━━ DATA PROVIDED ━━

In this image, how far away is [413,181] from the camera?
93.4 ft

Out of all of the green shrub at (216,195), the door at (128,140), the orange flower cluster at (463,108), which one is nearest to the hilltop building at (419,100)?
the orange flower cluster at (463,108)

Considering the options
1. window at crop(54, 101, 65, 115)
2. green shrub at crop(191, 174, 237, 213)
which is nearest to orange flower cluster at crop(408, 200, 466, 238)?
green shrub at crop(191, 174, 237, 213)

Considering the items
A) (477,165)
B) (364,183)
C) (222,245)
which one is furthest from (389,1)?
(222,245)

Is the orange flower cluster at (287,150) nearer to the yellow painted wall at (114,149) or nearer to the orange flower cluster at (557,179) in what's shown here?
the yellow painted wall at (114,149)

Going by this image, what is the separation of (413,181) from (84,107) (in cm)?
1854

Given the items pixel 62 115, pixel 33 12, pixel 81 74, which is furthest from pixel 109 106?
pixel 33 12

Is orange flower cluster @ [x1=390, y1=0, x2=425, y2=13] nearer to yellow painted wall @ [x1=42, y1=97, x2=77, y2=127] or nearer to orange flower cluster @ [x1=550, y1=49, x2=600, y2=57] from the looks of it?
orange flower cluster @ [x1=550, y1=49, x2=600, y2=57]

━━━
━━ DATA PROVIDED ━━

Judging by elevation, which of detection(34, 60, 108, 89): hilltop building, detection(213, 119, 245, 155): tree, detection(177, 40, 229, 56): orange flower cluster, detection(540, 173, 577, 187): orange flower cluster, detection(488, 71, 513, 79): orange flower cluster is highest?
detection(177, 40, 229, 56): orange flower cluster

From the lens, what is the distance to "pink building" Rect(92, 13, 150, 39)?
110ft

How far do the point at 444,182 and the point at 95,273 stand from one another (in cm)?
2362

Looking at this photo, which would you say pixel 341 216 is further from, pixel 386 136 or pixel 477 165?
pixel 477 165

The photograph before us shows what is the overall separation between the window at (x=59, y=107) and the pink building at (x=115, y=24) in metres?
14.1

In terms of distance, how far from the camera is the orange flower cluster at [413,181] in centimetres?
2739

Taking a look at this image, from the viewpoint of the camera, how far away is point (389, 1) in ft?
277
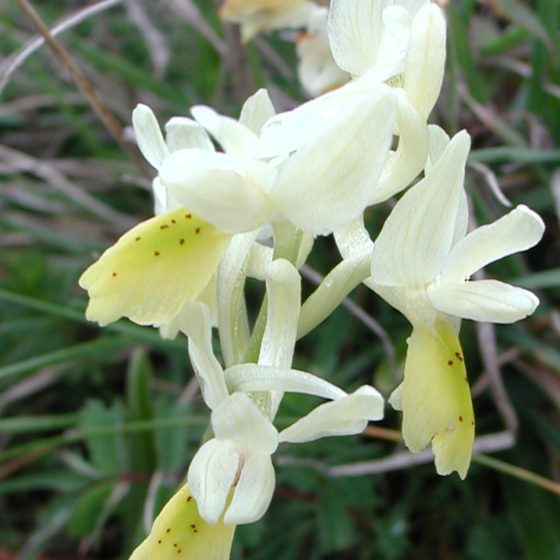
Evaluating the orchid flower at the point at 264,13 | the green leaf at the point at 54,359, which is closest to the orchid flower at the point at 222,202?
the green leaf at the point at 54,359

━━━

Please identify each line of the records that contains the word "items" and copy those lines. Case counts, so only lines with that exact capitalization qualify.

Considering the items
Given the items pixel 62 115, pixel 33 12, pixel 81 74, which is furthest from pixel 109 106?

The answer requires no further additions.